Cette double particularité fait des argiles des candidates de premier plan pour entrer dans la composition des colis de conditionnement des déchets nucléaires à vie longue, que l’on destine au stockage géologique en couche profonde. L’eau est le principal facteur potentiel de vieillissement des colis pouvant induire la dissémination des radioéléments qu’ils contiennent, mais aussi, le principal vecteur de leur transport au-delà des barrières géologiques.

Une étude financée par l’ANDRA a permis à une équipe du Laboratoire Liquides Ioniques et Interfaces Chargées de l’Université Pierre et Marie Curie (Paris) d’étudier, en collaboration avec le Laboratoire Léon Brillouin (LLB, CEA-CNRS), le comportement microscopique de l’eau et des ions confinés dans des argiles. L’originalité du travail a consisté à combiner, à un niveau quantitatif, calculs de dynamique moléculaire et expériences de diffusion de neutrons, pour appréhender de façon détaillée la diffusion des espèces mobiles du système : eau, Na+ (contre-ion faisant partie de la structure des argiles) et Cs+, un radionucléide potentiel.

Fig.1 : a) Structure locale d’une argile de type Montmorillonite faisant apparaître l’organisation stratifiée de ce matériau. On distingue, ici dans un feuillet, deux couches des tétraèdres SiO4 (marron) entourant une couche centrale d’octaèdres d’AlO (rose), ainsi que des contre-ions échangeables Na+/ Cs+ (vert, non représentés à l’échelle). Figure d’après J.Breu. b) Représentation en coupe de l’état d’hydratation en monocouche (6 molécules d’eau par contre-ion) de l’argile simulée. On distingue les espèces mobiles étudiées ici : molécules d’eau (rouge et blanc) et contre-ions Na+ / Cs+ (bleu).
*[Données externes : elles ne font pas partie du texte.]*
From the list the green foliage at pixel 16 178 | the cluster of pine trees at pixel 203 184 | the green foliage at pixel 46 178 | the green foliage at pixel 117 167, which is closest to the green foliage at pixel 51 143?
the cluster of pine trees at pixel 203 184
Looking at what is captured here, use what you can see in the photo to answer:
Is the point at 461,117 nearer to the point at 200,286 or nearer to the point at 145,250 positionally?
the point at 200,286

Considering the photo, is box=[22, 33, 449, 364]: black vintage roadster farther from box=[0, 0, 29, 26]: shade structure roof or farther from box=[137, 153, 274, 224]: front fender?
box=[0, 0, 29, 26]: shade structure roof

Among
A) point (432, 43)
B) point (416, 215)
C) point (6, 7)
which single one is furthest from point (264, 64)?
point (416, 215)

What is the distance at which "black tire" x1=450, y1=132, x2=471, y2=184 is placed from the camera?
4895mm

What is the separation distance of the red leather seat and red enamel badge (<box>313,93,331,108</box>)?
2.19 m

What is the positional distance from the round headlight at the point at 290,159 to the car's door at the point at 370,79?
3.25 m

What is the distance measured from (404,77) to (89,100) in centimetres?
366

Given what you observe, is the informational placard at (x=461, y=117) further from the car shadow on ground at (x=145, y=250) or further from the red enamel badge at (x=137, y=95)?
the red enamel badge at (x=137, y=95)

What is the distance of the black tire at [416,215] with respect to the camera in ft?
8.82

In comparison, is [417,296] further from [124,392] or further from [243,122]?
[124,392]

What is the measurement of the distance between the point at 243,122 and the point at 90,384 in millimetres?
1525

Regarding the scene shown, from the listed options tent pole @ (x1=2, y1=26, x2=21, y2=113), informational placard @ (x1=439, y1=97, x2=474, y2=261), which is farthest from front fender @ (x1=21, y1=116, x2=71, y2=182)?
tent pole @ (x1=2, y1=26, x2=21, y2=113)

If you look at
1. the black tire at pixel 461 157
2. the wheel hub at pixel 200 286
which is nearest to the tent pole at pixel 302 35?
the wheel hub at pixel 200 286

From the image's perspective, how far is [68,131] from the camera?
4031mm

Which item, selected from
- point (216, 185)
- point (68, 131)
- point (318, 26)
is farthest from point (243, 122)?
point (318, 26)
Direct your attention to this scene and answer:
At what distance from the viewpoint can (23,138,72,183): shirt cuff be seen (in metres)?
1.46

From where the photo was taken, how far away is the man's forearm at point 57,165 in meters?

La diffraction de neutrons (LLB) a permis dans un premier temps de corréler la structure locale d’une argile à la quantité d’eau qu’elle recèle : on montre ainsi que la distance interfoliaire varie par sauts discrets successifs de 0.3 nm correspondant à une monocouche d'eau (système mono-hydraté) puis deux (système bi-hydraté). Par dynamique moléculaire, on montre que dans le système mono-hydraté, les ions ne peuvent pénétrer dans les cavités hexagonales des feuillets d’argile. La diffusion de Cs+ est clairement une diffusion par sauts entre des sites permettant la coordination avec 6 atomes d’oxygène à la surface des feuillets. A l’opposé, les sites préférentiels pour le cation Na+ ne sont pas bien définis. Dans le système bi-hydraté, le comportement de la phase aqueuse est assez similaire à celui de l’eau en volume; mais il apparaît au contraire très singulier dans le système mono-hydraté, avec une diffusion très ralentie.

Cette différence est bien retrouvée dans notre étude par diffusion incohérente quasi-élastique des neutrons. C'est un outil de choix pour sonder la structure et la dynamique des liquides moléculaires comme l’eau. Ainsi, la dynamique locale des molécules d’eau confinées dans l’espace interfoliaire des argiles a pu être observée auprès de Mibémol et Muses, deux spectromètres inélastiques du LLB. Sur une échelle de temps allant de la picoseconde (10-12 s) à la nanoseconde (10-9 s), les molécules d’eau suivent une trajectoire complexe liant rotation sur elles mêmes et diffusion par sauts discrets de l’ordre du 1/10ème de nm. Dans la phase mono-hydratée le même type de mécanismes de transport, essentiellement diffusifs est observé, mais les interactions avec la surface de l’argile et/ou les espèces chargées induisent :
(i) un ralentissement significatif de la dynamique des molécules d’eau dans les plans définis par les feuillets.
(ii) une localisation spatiale momentanée des molécules perpendiculairement aux plans interfoliaires.
Il en résulte une diminution du coefficient de diffusion moyen des molécules d’eau de près d’un ordre de grandeur, par rapport à une diffusion en volume.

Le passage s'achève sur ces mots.